PROBLEM DESCRIPTION: Reproduce the lines of the records without any changes, starting at the line containing "What can you" and stopping after the line containing "Answer: (221,32) < (90,214) < (507,328)".

(Questions about scene geometry)
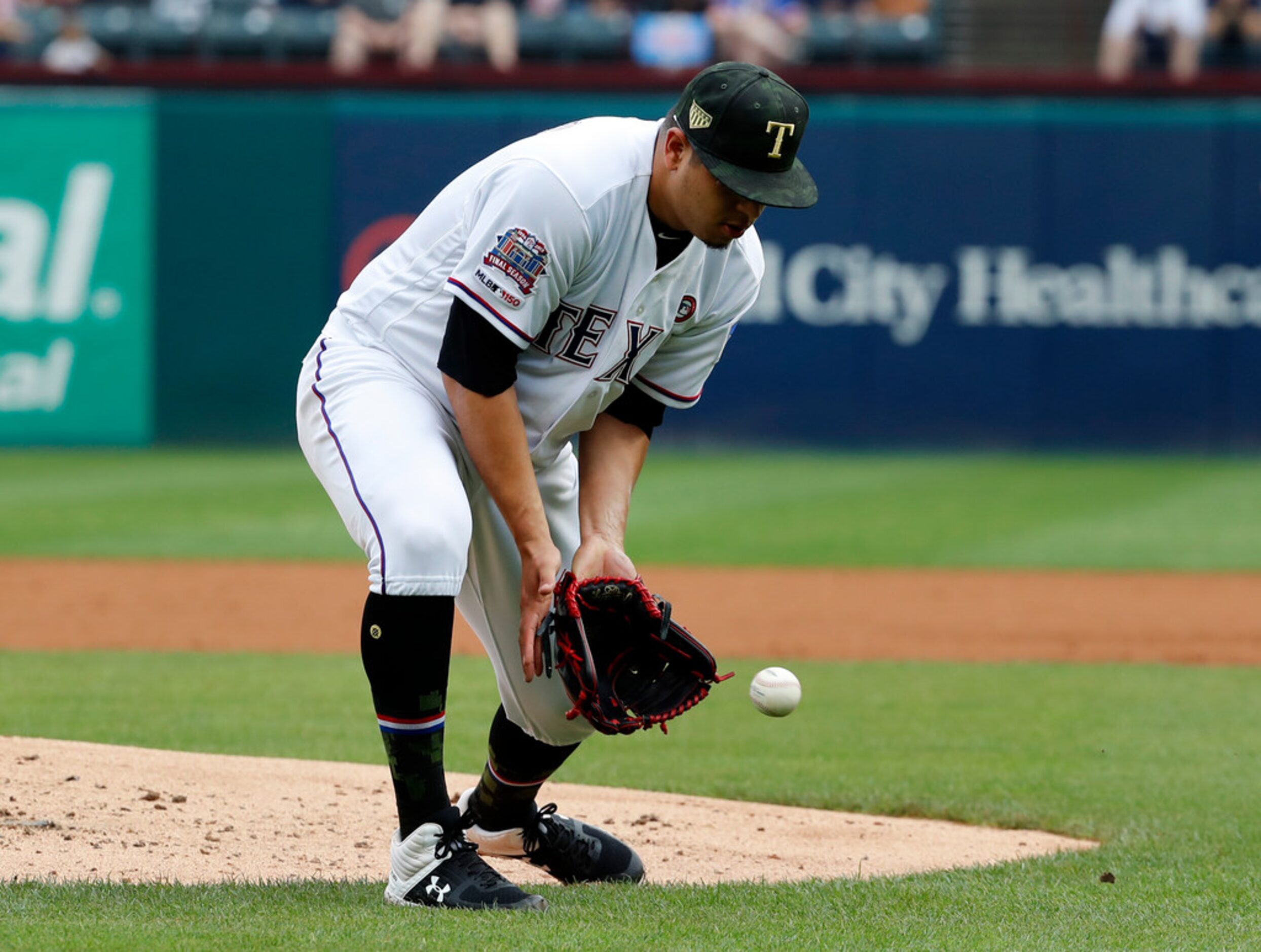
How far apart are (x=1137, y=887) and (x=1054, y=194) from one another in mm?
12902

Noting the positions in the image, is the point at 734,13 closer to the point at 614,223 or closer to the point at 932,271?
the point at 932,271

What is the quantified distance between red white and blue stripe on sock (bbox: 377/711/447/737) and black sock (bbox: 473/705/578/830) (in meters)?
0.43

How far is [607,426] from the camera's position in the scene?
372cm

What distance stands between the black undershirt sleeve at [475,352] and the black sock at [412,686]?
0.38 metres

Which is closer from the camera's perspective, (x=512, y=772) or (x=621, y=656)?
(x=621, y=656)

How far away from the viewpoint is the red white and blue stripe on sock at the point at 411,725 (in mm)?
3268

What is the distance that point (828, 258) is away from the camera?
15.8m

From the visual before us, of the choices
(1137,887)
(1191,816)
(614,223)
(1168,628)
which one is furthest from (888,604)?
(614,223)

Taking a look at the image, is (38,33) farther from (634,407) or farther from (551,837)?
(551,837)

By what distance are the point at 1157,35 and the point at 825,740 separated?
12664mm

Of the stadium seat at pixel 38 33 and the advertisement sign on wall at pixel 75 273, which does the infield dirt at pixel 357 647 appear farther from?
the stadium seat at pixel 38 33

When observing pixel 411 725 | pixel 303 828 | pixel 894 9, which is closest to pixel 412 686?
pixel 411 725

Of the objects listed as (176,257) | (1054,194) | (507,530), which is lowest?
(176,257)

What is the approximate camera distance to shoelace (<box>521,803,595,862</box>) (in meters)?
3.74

...

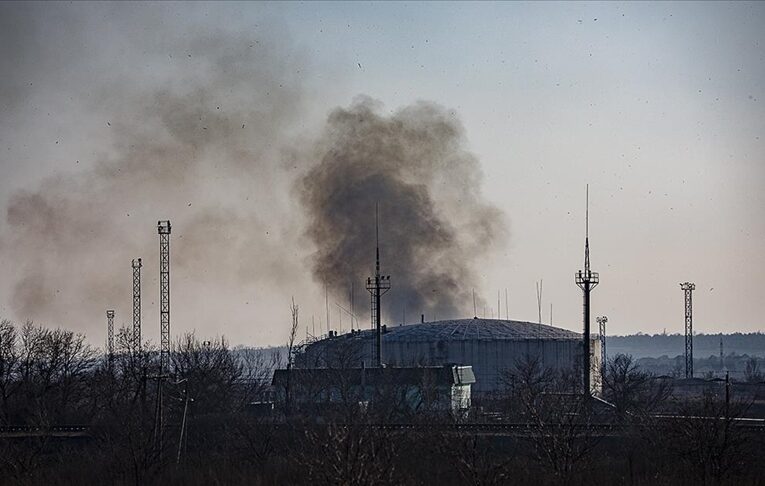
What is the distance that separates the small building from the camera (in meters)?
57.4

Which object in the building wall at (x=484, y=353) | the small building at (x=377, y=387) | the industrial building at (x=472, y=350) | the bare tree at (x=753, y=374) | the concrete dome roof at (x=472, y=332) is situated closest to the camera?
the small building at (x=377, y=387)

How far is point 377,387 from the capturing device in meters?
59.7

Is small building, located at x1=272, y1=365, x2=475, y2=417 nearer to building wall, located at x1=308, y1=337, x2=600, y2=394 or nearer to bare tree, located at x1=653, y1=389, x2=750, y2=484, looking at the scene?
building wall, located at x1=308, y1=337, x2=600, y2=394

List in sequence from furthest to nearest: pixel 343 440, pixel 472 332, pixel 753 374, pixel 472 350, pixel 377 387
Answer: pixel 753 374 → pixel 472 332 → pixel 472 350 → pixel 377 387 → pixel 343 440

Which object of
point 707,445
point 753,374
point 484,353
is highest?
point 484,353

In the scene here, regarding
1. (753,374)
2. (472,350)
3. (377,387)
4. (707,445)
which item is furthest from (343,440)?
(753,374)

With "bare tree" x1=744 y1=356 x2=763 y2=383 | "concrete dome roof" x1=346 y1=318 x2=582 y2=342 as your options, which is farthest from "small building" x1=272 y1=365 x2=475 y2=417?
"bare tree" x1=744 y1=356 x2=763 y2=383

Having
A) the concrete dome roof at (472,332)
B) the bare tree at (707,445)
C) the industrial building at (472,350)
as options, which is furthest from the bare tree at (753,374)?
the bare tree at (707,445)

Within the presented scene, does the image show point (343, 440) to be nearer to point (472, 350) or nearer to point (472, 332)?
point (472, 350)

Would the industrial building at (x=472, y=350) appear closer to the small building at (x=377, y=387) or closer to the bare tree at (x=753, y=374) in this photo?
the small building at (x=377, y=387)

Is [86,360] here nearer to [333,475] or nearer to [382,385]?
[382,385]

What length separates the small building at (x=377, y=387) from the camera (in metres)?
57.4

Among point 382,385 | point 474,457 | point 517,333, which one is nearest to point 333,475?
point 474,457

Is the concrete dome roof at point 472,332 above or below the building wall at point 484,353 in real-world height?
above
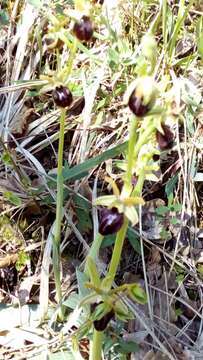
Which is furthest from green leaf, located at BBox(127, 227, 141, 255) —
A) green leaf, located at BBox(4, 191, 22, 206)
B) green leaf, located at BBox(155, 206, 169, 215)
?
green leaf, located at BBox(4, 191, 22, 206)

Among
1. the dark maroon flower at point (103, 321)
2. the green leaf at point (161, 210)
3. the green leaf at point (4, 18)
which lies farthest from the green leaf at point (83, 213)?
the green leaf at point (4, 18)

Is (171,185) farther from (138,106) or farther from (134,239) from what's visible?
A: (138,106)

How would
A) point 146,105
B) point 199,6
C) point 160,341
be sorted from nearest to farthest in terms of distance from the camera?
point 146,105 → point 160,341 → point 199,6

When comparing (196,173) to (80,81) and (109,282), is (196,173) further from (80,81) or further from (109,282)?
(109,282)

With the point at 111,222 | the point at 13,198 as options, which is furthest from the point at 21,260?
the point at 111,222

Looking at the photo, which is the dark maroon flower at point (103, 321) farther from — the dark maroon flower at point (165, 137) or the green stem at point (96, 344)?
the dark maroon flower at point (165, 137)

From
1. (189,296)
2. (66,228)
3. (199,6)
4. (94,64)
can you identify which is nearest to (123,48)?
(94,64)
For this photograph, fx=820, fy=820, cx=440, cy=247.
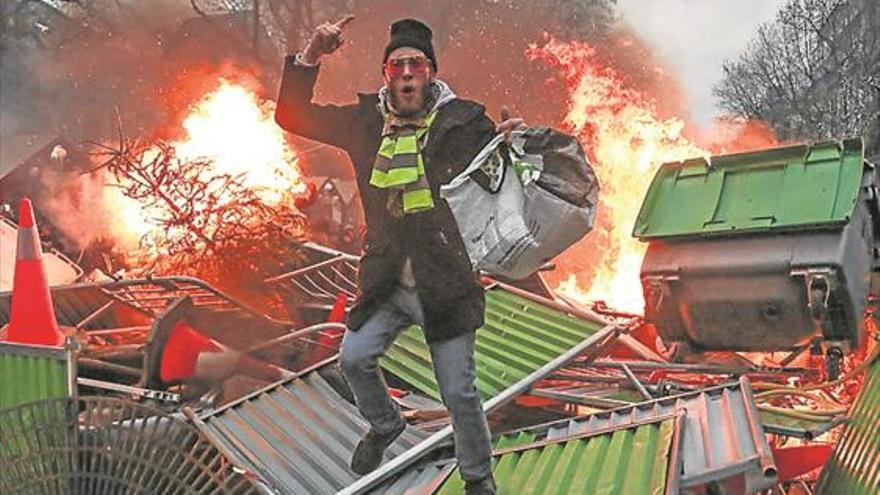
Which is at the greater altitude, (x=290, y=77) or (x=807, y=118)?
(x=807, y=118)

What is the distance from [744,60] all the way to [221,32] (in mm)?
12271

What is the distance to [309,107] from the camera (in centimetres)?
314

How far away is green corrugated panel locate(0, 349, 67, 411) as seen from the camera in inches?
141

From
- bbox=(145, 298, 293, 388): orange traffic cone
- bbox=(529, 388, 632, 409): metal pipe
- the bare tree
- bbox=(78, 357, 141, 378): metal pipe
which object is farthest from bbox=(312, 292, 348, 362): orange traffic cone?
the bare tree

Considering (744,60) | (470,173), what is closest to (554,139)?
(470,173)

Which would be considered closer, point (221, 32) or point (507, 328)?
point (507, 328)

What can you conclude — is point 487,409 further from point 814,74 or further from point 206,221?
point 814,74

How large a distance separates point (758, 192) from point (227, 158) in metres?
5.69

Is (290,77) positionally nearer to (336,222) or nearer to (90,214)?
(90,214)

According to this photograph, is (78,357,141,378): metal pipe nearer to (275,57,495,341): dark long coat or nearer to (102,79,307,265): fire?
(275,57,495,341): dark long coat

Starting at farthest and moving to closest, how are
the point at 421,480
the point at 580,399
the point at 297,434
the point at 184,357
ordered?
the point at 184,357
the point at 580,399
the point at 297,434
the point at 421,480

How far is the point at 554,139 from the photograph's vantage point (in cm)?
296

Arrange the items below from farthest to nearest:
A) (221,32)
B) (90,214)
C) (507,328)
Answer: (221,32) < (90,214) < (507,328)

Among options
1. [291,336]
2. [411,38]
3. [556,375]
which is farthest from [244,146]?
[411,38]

==

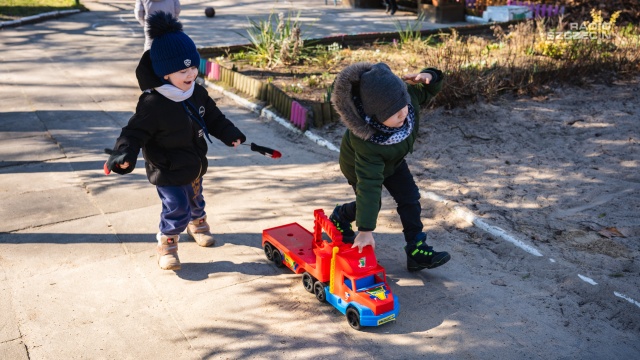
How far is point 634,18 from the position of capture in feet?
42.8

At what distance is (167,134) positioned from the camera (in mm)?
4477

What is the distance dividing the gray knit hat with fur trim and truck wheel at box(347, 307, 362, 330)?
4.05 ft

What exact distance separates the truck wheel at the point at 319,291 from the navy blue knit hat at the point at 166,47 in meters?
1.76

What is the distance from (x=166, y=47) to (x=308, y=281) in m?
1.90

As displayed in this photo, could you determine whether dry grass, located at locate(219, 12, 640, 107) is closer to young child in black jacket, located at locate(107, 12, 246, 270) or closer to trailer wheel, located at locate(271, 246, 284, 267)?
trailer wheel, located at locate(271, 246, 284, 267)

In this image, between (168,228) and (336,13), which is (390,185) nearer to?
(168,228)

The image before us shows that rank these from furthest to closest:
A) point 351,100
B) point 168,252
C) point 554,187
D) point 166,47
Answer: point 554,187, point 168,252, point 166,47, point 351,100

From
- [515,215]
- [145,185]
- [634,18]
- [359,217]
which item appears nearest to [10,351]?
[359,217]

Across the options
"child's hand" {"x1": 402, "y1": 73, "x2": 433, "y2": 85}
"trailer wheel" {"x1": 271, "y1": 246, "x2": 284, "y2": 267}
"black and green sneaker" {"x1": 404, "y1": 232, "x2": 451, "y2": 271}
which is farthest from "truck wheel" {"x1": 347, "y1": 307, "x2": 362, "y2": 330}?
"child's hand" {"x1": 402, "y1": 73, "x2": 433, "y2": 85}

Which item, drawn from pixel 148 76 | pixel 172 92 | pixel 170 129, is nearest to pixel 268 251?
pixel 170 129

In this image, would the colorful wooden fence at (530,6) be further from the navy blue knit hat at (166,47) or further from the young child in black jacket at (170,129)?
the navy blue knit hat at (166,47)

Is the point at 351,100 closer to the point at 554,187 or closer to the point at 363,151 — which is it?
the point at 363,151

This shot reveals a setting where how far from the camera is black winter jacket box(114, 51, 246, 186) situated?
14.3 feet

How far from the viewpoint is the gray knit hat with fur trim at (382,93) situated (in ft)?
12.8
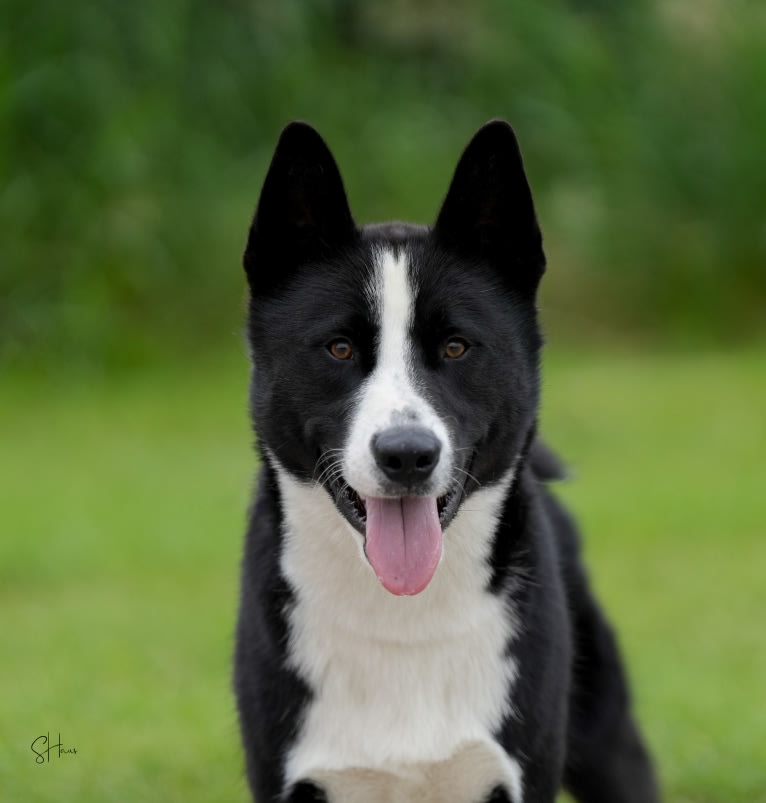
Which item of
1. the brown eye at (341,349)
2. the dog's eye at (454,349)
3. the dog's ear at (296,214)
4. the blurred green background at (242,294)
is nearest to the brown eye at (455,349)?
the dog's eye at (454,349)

EXPECTED ANSWER:
What can you conclude — is point 487,409 further from point 814,74 or further from point 206,221?
point 814,74

How large a distance separates point (758, 192) from point (227, 158) in metres?
5.69

Is (290,77) positionally nearer to (336,222) or nearer to (90,214)?
(90,214)

According to this photograph, is (78,357,141,378): metal pipe nearer to (275,57,495,341): dark long coat or nearer to (102,79,307,265): fire?
(275,57,495,341): dark long coat

Starting at farthest and moving to closest, how are
the point at 421,480
the point at 580,399
the point at 297,434
the point at 184,357
ordered?
the point at 184,357
the point at 580,399
the point at 297,434
the point at 421,480

How far is the point at 554,139 from the photograph's vantage point (in cm)?
296

Arrange the items below from farthest to nearest:
A) (221,32)
B) (90,214)
C) (507,328)
Answer: (221,32) < (90,214) < (507,328)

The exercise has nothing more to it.